■ Task instructions
Rewrite the listing below, replacing every occurrence of "green duck toy" with "rubber duck toy" and leaving all other text unchanged.

■ Material supplied
Start

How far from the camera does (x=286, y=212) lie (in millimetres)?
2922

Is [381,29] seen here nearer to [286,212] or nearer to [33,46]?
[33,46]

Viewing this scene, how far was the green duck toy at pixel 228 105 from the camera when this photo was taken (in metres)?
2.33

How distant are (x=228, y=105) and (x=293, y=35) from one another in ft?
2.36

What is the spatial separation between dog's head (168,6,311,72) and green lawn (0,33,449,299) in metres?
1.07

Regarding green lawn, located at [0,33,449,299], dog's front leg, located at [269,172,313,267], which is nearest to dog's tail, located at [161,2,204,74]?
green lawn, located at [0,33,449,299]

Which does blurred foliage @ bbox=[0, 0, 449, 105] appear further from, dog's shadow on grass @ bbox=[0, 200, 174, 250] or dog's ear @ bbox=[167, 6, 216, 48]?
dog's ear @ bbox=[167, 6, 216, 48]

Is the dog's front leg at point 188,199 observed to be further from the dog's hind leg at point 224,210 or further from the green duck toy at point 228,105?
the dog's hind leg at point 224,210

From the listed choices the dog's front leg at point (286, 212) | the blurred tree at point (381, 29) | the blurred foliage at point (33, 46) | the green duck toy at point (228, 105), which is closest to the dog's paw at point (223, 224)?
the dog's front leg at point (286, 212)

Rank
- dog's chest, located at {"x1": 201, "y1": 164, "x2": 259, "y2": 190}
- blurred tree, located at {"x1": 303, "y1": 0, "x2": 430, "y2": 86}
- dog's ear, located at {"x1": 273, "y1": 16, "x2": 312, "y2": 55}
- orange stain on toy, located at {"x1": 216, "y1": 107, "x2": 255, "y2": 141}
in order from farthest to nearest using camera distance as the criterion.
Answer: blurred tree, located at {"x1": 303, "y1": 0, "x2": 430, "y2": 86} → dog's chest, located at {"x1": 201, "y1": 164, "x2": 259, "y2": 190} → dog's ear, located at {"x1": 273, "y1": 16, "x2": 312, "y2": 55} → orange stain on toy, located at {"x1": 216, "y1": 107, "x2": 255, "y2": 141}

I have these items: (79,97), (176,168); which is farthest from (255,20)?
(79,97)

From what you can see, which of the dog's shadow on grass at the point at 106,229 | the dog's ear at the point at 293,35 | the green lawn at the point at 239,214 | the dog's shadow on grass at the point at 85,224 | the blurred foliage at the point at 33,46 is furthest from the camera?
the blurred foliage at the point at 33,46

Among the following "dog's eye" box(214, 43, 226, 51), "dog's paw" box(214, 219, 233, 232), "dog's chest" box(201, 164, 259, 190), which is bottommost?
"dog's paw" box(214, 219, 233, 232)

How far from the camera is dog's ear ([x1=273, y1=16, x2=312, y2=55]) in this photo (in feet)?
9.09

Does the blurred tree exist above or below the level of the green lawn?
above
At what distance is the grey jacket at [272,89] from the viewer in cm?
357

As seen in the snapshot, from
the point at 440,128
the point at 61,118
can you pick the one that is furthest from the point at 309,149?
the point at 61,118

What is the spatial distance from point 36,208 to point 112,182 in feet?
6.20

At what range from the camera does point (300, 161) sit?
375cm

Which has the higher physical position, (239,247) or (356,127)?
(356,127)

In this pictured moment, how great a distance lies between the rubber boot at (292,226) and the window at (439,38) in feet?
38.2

End

■ Correct response
How far from the camera does (x=286, y=212) lie (in millimetres)?
2922

Is [381,29] seen here nearer to [286,212] or nearer to [33,46]?
[33,46]

Viewing this scene, how far was the rubber duck toy at pixel 228 105 from the camera when this photo was taken (in metres)?
2.33

How distant are (x=228, y=105) and (x=293, y=35) from one another in ft?
2.36

What is the spatial separation between dog's head (168,6,311,72) and green lawn (0,33,449,299) in metres?
1.07

Regarding green lawn, located at [0,33,449,299], dog's front leg, located at [269,172,313,267], which is nearest to dog's tail, located at [161,2,204,74]?
green lawn, located at [0,33,449,299]

Which does blurred foliage @ bbox=[0, 0, 449, 105] appear further from, dog's shadow on grass @ bbox=[0, 200, 174, 250] or dog's ear @ bbox=[167, 6, 216, 48]?
dog's ear @ bbox=[167, 6, 216, 48]

Is the dog's front leg at point 188,199 observed to be further from the dog's hind leg at point 224,210 or further from the rubber duck toy at point 228,105?
the dog's hind leg at point 224,210

From the listed choices the dog's front leg at point (286, 212) | the blurred tree at point (381, 29) | the blurred foliage at point (33, 46) | the rubber duck toy at point (228, 105), which is closest to the dog's paw at point (223, 224)?
the dog's front leg at point (286, 212)

Rank
- dog's chest, located at {"x1": 201, "y1": 164, "x2": 259, "y2": 190}
- blurred tree, located at {"x1": 303, "y1": 0, "x2": 430, "y2": 86}
- dog's ear, located at {"x1": 273, "y1": 16, "x2": 312, "y2": 55}
- orange stain on toy, located at {"x1": 216, "y1": 107, "x2": 255, "y2": 141}
in order from farthest to nearest using camera distance as the criterion.
Answer: blurred tree, located at {"x1": 303, "y1": 0, "x2": 430, "y2": 86} → dog's chest, located at {"x1": 201, "y1": 164, "x2": 259, "y2": 190} → dog's ear, located at {"x1": 273, "y1": 16, "x2": 312, "y2": 55} → orange stain on toy, located at {"x1": 216, "y1": 107, "x2": 255, "y2": 141}

I have these items: (79,97), (176,168); which is farthest from (255,20)?
(79,97)

From what you can see, which of the dog's shadow on grass at the point at 106,229 | the dog's ear at the point at 293,35 | the green lawn at the point at 239,214 | the dog's shadow on grass at the point at 85,224 | the blurred foliage at the point at 33,46 is furthest from the camera?
the blurred foliage at the point at 33,46

Among the following "dog's eye" box(214, 43, 226, 51), "dog's paw" box(214, 219, 233, 232), "dog's chest" box(201, 164, 259, 190), which is bottommost?
"dog's paw" box(214, 219, 233, 232)

How far from the camera is dog's ear ([x1=273, y1=16, x2=312, y2=55]) in this photo (in feet)?
9.09

Does the blurred tree exist above or below the level of the green lawn?
above
At what distance is the grey jacket at [272,89] from the viewer in cm?
357

As seen in the snapshot, from
the point at 440,128
the point at 61,118
can you pick the one that is furthest from the point at 309,149?
the point at 61,118

What is the spatial distance from point 36,208 to point 112,182 in feet?
6.20

At what range from the camera does point (300, 161) sit?
375cm

Which has the higher physical position, (239,247) or (356,127)?
(356,127)

In this pictured moment, how great a distance lies between the rubber boot at (292,226) and the window at (439,38) in feet?
38.2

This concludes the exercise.